Lauren fit the hair over the shape of the face Isabel had chosen and added the mouth. A prickle ran up her spine. They were getting there. And the man looked…she cocked her head. He looked somehow familiar.
Up to now she just thought the monster in her nightmares was some kind of composite representing the evil that had carried out the Massacre. Was the monster real?
“Nose,” Lauren said, but before she could start drawing sample noses Isabel surprised herself.
“Long, narrow at the bridge, finely cut nostrils.” Lauren looked up at her then her hands added…exactly the right nose.
Isabel couldn’t breathe.
“Eyes?”
Isabel never saw the eyes in her nightmares but the answer came welling up from a dark place inside her.
“Deep-set, slightly uptilted.” Though Lauren was drawing in black-and-white, she added, “Chocolate brown.”
Because she knew who this was.
Something was cracking inside her, some carapace that had enveloped her since the Massacre.

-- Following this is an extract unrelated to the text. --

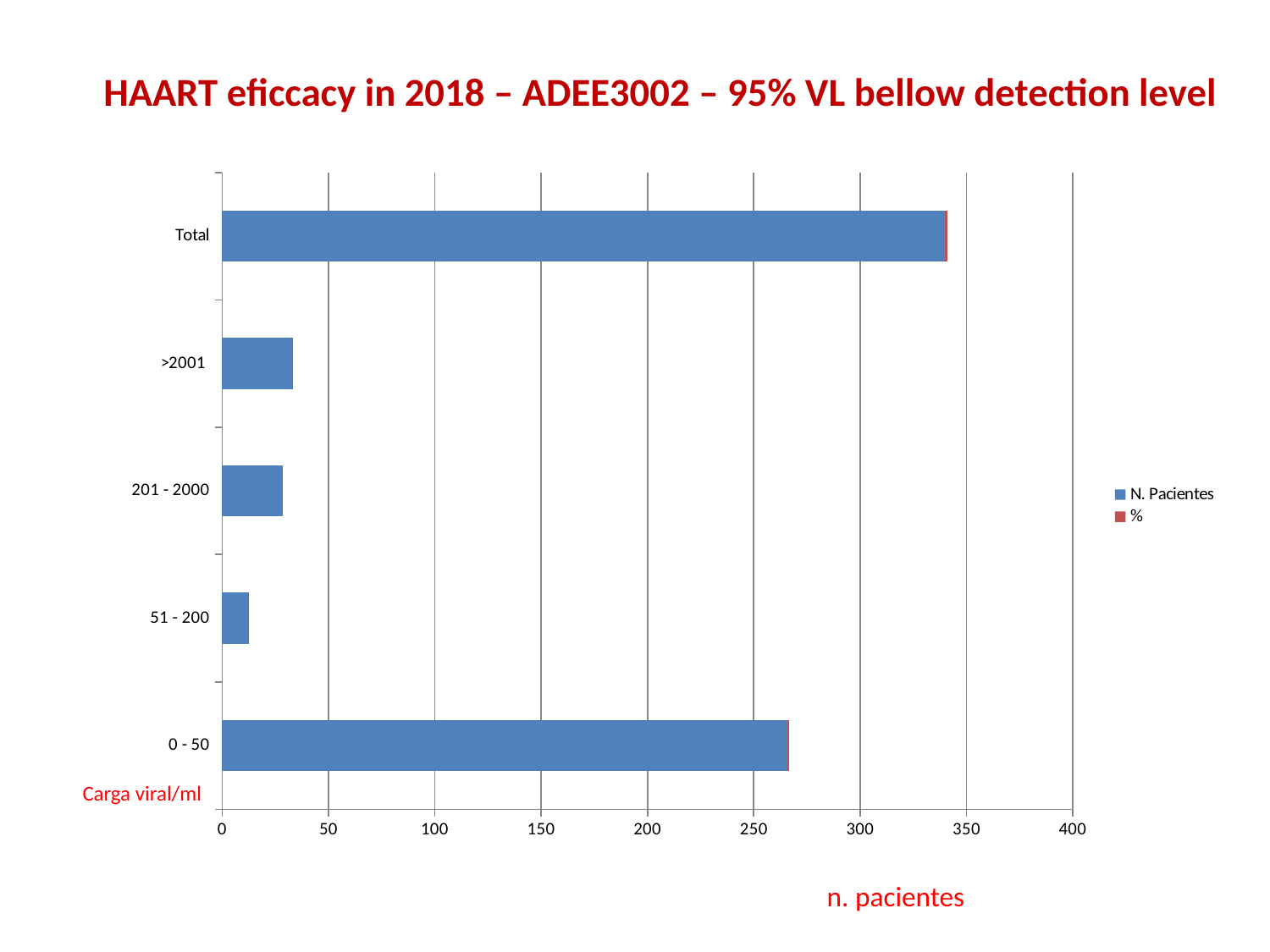
Which category has the lowest N. Pacientes value? 51 - 200 How many categories are shown on the vertical axis of the chart? 5 How many series does the chart legend list? 2 What kind of chart is shown on the slide? bar chart Is the N. Pacientes value for Total greater or less than 300? greater What are the two entries listed in the chart legend? N. Pacientes and % Which has a larger N. Pacientes value, 0 - 50 or >2001? 0 - 50 Which category has the highest N. Pacientes value? Total What label is shown below the horizontal axis of the chart? n. pacientes Is the N. Pacientes value for >2001 greater or less than 50? less Is the N. Pacientes value for 0 - 50 greater or less than 250? greater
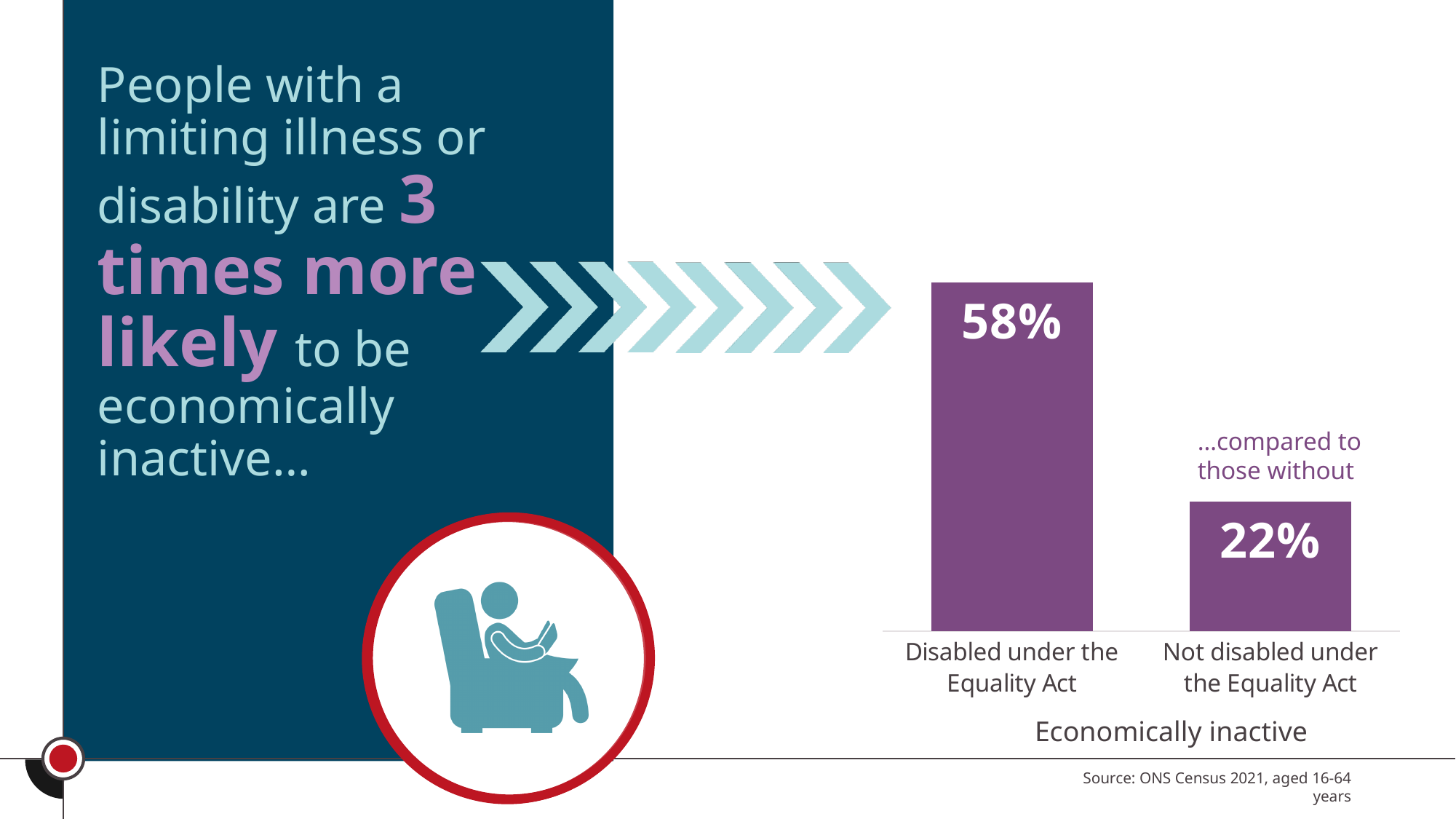
Which category has the lower economically inactive value? Not disabled under the Equality Act According to the slide text, how many times more likely are people with a limiting illness or disability to be economically inactive? 3 times What colour are the bars in the chart? purple How many categories are shown in the chart? 2 What kind of chart is shown on the slide? bar chart Is the value for 'Disabled under the Equality Act' larger or smaller than the value for 'Not disabled under the Equality Act'? larger What is the economically inactive value for people not disabled under the Equality Act? 22% Which category has the higher economically inactive value? Disabled under the Equality Act What is the label shown beneath the category axis of the chart? Economically inactive What is the difference in percentage points between the disabled and not disabled categories? 36 percentage points What is the economically inactive value for people disabled under the Equality Act? 58%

The cracking openhurt.Faster than she could follow, her brain was making connections, filling in the dots. Filling in the holes that had plagued her since that terrible day.
There was a connection between the monster in her nightmares and the monsters that had taken away her life. All these months, her nightmares had been trying to talk to her and she’d been too scared to listen. She’d tucked them away in the back of her mind until they broke out of the walls.
Lauren’s hand stopped moving and she turned her head this way and that, frowning at what her hand had created. “Doesn’t he look…” She glanced up at Isabel. “Doesn’t he look familiar?”
The walls had collapsed and the floods came. Isabel was frozen to the spot, head whirling. She felt dizzy and sick.
“Isabel?”
Lauren’s voice was sharp with worry. She reached out to Isabel but Isabel stood up, swaying. The band around her chest grew tighter.
“Isabel, what’s wrong?” Lauren put a hand on Isabel’s shoulder.
“Hector Blake.” Isabel’s voice was low and raw. The words hurt.